>>>>

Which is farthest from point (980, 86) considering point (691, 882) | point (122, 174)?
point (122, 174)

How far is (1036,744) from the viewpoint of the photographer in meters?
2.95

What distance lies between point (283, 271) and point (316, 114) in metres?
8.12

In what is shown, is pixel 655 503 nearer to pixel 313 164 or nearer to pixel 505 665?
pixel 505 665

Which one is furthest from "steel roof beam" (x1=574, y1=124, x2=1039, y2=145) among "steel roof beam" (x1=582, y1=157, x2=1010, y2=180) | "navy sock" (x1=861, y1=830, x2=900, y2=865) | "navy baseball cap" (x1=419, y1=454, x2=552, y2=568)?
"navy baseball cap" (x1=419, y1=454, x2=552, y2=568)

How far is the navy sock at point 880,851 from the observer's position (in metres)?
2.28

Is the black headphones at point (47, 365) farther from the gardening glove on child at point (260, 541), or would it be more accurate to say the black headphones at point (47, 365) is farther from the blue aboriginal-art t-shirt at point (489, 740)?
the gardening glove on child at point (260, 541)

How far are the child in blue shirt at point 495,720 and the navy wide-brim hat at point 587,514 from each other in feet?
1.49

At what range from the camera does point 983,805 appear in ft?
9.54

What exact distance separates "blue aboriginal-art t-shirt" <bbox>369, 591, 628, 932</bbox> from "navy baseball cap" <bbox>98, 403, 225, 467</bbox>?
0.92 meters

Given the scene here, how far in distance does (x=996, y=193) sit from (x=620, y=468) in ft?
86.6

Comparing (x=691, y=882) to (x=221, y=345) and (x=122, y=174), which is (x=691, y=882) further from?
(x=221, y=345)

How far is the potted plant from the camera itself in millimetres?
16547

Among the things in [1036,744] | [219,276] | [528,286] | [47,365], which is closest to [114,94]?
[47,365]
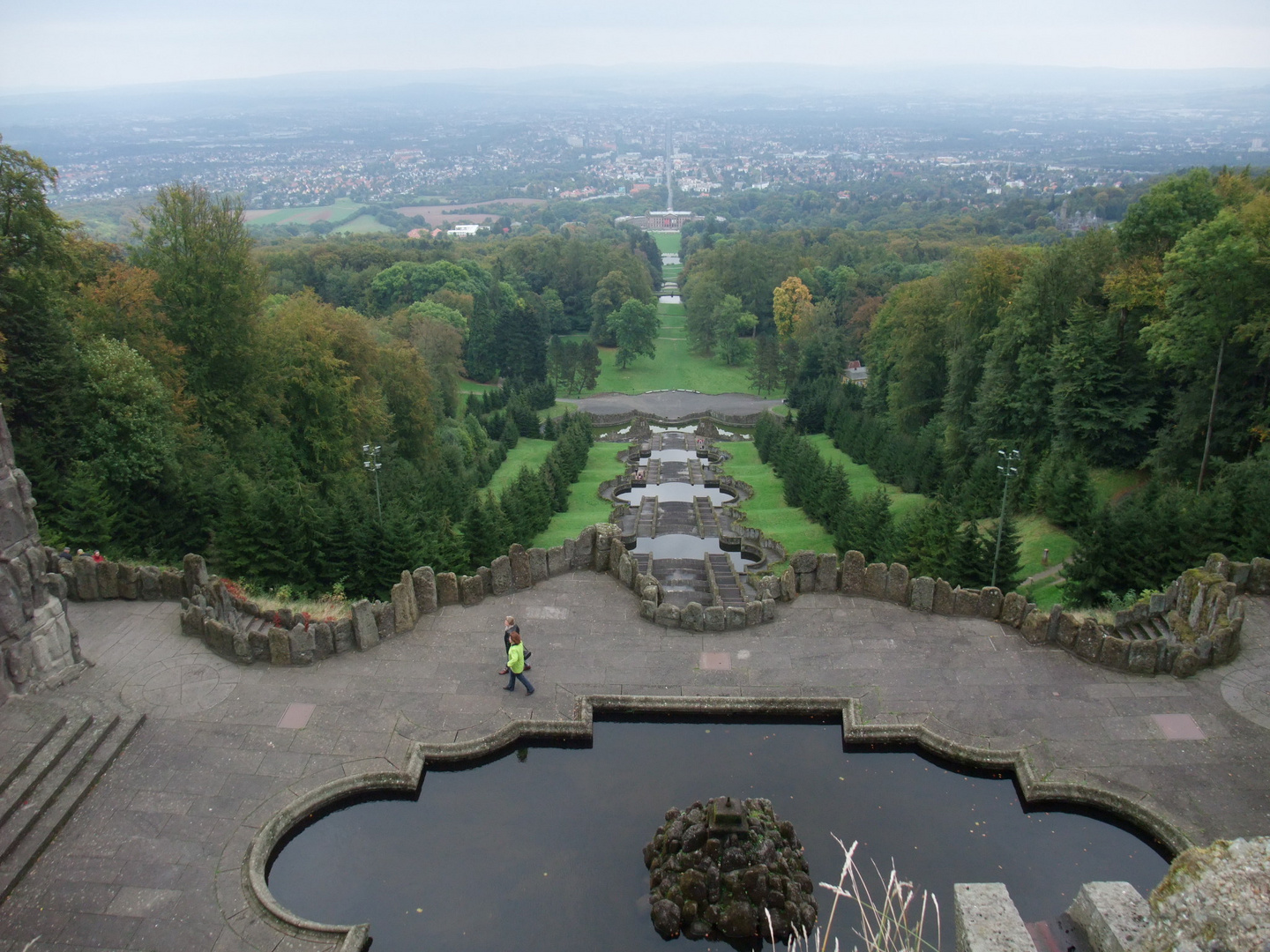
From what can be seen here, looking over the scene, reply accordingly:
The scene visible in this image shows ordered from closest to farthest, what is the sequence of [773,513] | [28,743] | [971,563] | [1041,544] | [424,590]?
[28,743] < [424,590] < [971,563] < [1041,544] < [773,513]

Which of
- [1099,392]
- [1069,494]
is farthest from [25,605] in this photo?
[1099,392]

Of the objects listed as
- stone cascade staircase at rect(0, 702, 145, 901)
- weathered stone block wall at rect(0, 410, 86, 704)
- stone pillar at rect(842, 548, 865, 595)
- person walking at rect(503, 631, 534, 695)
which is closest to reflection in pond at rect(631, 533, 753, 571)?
stone pillar at rect(842, 548, 865, 595)

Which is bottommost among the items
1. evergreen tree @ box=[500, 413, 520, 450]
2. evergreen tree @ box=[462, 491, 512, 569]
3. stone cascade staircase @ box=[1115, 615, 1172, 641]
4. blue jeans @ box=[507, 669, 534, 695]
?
evergreen tree @ box=[500, 413, 520, 450]

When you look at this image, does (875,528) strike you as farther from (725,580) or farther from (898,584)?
(898,584)

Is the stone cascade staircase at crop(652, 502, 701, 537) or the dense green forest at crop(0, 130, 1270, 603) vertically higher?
the dense green forest at crop(0, 130, 1270, 603)

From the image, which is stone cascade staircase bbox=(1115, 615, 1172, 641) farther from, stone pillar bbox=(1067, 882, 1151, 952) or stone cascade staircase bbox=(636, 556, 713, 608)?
stone cascade staircase bbox=(636, 556, 713, 608)

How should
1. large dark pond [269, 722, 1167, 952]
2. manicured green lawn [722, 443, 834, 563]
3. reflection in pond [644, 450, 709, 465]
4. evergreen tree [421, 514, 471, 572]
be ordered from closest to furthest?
1. large dark pond [269, 722, 1167, 952]
2. evergreen tree [421, 514, 471, 572]
3. manicured green lawn [722, 443, 834, 563]
4. reflection in pond [644, 450, 709, 465]

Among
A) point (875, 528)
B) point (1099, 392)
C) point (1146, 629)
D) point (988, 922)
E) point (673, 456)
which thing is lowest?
point (673, 456)

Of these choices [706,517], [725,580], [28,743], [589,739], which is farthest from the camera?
[706,517]
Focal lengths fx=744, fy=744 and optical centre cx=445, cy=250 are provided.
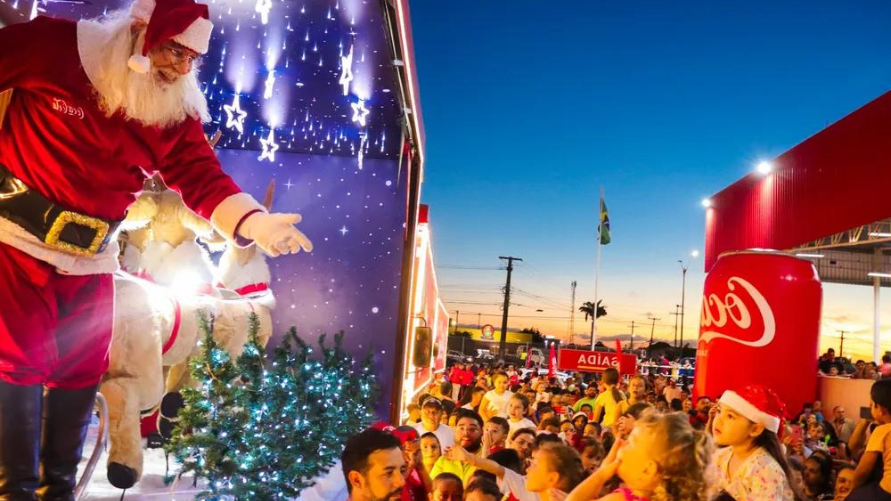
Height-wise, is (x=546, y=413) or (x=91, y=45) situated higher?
(x=91, y=45)

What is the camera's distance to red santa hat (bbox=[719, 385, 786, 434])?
3.89m

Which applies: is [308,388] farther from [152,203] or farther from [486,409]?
[486,409]

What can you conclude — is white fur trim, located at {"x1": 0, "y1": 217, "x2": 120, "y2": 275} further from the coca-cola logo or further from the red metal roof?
the red metal roof

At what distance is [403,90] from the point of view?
6.11 meters

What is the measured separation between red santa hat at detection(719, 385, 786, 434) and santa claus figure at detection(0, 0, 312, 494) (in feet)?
10.1

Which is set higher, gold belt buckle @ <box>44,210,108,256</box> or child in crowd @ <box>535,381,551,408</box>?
gold belt buckle @ <box>44,210,108,256</box>

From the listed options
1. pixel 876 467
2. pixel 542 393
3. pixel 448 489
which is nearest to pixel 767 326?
pixel 542 393

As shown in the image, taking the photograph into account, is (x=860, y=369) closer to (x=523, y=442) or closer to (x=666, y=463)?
(x=523, y=442)

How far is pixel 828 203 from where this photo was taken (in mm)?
13672

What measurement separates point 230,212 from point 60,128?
2.46 ft

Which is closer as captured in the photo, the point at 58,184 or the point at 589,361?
the point at 58,184

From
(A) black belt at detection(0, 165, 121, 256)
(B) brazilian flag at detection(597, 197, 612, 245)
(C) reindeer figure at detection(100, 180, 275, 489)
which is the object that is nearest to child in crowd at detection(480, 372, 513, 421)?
(C) reindeer figure at detection(100, 180, 275, 489)

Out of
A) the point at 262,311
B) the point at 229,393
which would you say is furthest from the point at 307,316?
the point at 229,393

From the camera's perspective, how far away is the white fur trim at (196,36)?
9.06 ft
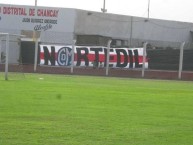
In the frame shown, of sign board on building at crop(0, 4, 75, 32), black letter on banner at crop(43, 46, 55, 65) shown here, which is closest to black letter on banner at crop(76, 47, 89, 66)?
black letter on banner at crop(43, 46, 55, 65)

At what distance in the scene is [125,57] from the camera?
38.9 meters

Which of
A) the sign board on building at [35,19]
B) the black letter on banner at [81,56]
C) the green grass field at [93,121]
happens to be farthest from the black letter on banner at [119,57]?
the green grass field at [93,121]

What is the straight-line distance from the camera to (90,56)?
128 feet

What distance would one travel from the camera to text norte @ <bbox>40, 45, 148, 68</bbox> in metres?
38.5

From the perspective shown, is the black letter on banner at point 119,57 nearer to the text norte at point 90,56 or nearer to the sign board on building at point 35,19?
the text norte at point 90,56

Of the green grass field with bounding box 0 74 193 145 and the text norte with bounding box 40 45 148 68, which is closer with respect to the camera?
the green grass field with bounding box 0 74 193 145

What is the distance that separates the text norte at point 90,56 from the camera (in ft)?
126

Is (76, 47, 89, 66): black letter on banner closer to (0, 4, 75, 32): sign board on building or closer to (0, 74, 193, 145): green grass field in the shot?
(0, 4, 75, 32): sign board on building

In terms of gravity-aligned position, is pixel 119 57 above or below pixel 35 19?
below

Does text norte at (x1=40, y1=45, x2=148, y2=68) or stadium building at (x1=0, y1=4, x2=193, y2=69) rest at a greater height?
stadium building at (x1=0, y1=4, x2=193, y2=69)

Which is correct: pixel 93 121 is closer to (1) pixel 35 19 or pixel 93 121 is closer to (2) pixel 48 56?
(2) pixel 48 56

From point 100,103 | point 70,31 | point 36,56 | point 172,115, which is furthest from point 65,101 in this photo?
point 70,31

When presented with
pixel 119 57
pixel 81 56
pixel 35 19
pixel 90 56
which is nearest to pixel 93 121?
pixel 119 57

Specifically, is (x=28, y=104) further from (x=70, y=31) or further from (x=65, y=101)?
(x=70, y=31)
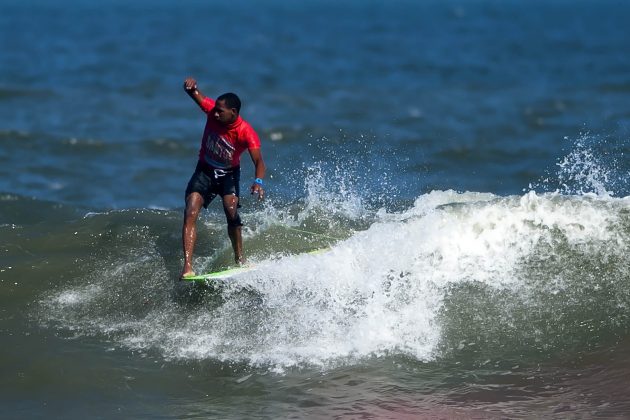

<<<<

What is needed: Reproduce verbatim everything from the line containing "What measurement separates" down to the line containing "38.9 meters", both included, omitting any pictures that fall between them.

Answer below:
What measurement separates point 230,212 from point 60,128?
2.46 ft

Which is closer as captured in the photo, the point at 58,184 or the point at 589,361?
the point at 58,184

From
(A) black belt at detection(0, 165, 121, 256)
(B) brazilian flag at detection(597, 197, 612, 245)
(C) reindeer figure at detection(100, 180, 275, 489)
which is the object that is nearest to child in crowd at detection(480, 372, 513, 421)?
(C) reindeer figure at detection(100, 180, 275, 489)

Out of
A) the point at 262,311
B) the point at 229,393
which would you say is furthest from the point at 307,316?
the point at 229,393

From the camera's perspective, how far away is the white fur trim at (196,36)?
9.06 ft
In the frame shown, of sign board on building at crop(0, 4, 75, 32), black letter on banner at crop(43, 46, 55, 65) shown here, which is closest to black letter on banner at crop(76, 47, 89, 66)?
black letter on banner at crop(43, 46, 55, 65)

At what distance in the scene is [125,57] from the camera?
38.9 meters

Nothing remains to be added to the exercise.